Field Notes

Free Hydrology Data Without the Hassle: Where to Download and Start Working

The data is free. The hassle is the plumbing — accounts, formats, undocumented APIs, half a gigabyte of HDF5 you have to clip before you can even plot it. Most people lose a day here before they do any hydrology. This is the catalogue I wish I’d had: what’s free, and the client library that fetches it so you can skip the click-through and start working.

Streamflow and reservoirs

  • USGS NWIS — US streamflow, stage, peaks, ratings. Don’t scrape the website; use the dataretrieval package (Python and R). One call returns a tidy dataframe.
  • GRDC — the Global Runoff Data Centre, the standard source for international discharge records.
  • CAMELS / CAMELS-IND — large-sample catchment datasets with streamflow plus catchment attributes already attached. CAMELS-IND covers Indian catchments and is what I use for regional machine-learning work; it saves you weeks of attribute assembly.
  • India-WRIS / CWC — the national portals for Indian discharge and water resources data.
  • GRanD and ResOpsUS / Global Reservoir Storage — reservoir locations, capacities, and operational storage time series. GRanD underpins my own work on global reservoir recovery.

Precipitation

  • NASA GPM IMERG — half-hourly, 0.1° global satellite precipitation. (I keep a small toolkit for downloading, clipping, and analysing it — see my other post.)
  • CHIRPS — daily, rainfall-focused, long record; excellent for drought and trend work in data-sparse regions.
  • ERA5 — the Copernicus reanalysis; precipitation plus every other forcing variable, fetched with the cdsapi client.
  • IMD gridded — India Meteorological Department gauge-based gridded rainfall (0.25°), the ground truth you validate satellite products against.
  • NOAA GHCN — global daily station records.

Terrain, soils, and land

  • HydroSHEDS / MERIT Hydro — hydrologically conditioned DEMs, river networks, and basin boundaries. This is where catchment delineation starts; my own geomatics toolkit conditions DEMs and extracts stream networks from exactly this kind of data.
  • SRTM and Copernicus DEM — global elevation.
  • SoilGrids — global gridded soil properties. ESA WorldCover and MODIS — land cover and vegetation.

Evapotranspiration, drought, and storage

  • MODIS ET — global evapotranspiration.
  • GRACE / GRACE-FO — total water storage anomalies; indispensable for groundwater and drought.
  • SPEI / SPI global databases — precomputed drought indices if you don’t want to roll your own.

The four habits that kill the hassle

  1. Use the official client, not the browser. dataretrieval for USGS, cdsapi for Copernicus, earthaccess for anything behind NASA Earthdata. These turn a download session into one function call.
  2. Authenticate once, store credentials in the environment. A NASA Earthdata login in a .netrc or environment variable means your script runs unattended. Never hard-code a password into a notebook.
  3. Cache locally. Hit the API once, save the response, and read from disk afterwards. My flood-analysis utilities cache every USGS and NOAA pull so a re-run costs nothing and works offline.
  4. Clip early. Subset to your basin shapefile (in EPSG:4326) the moment the data lands, before you analyse anything. A continental raster becomes a manageable NetCDF, and everything downstream is faster.

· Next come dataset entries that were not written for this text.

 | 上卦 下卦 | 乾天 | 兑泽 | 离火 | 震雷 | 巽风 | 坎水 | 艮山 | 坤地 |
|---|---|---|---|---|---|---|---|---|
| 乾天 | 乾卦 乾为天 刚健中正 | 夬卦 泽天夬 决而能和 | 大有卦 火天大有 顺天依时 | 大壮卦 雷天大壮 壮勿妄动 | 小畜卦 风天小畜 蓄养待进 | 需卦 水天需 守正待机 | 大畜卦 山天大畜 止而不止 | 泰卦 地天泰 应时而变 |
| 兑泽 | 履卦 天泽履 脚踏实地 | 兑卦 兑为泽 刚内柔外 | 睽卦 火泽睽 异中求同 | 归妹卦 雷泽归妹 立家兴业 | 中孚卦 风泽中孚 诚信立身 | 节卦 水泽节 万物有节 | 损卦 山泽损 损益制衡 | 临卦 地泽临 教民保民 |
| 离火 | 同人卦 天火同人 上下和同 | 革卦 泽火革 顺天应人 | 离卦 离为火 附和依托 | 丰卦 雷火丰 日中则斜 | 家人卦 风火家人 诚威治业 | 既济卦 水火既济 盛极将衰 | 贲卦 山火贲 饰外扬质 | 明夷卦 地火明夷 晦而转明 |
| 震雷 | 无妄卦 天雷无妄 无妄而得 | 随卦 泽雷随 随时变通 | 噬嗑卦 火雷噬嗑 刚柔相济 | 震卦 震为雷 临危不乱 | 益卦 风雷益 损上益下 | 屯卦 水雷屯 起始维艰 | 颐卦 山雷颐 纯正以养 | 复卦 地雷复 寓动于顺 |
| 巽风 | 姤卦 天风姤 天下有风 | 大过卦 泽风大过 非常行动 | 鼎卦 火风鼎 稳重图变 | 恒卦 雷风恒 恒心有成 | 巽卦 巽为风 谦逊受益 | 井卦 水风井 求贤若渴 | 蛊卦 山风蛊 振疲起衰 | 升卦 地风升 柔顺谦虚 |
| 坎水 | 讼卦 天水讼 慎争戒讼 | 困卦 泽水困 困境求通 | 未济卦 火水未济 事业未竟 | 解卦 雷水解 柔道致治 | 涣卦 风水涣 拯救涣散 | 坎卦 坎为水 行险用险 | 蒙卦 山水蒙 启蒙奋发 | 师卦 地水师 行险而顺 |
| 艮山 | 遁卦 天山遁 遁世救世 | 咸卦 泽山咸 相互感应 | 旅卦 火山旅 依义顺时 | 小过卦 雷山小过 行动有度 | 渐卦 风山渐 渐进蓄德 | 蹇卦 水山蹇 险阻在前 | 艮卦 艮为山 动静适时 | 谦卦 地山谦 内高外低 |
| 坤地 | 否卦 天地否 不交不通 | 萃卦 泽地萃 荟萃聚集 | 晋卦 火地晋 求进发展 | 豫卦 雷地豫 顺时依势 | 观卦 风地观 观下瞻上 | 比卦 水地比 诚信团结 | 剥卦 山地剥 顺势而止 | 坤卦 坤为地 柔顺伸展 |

There’s also a growing amount of this on AWS Open Data and Google Earth Engine, where you can query and compute without downloading at all — worth it once your study area gets large.

Free data is one of the quiet superpowers of modern hydrology. The barrier was never cost; it was the plumbing. Learn the clients, cache aggressively, clip early — and spend your day on the water, not the wrangling.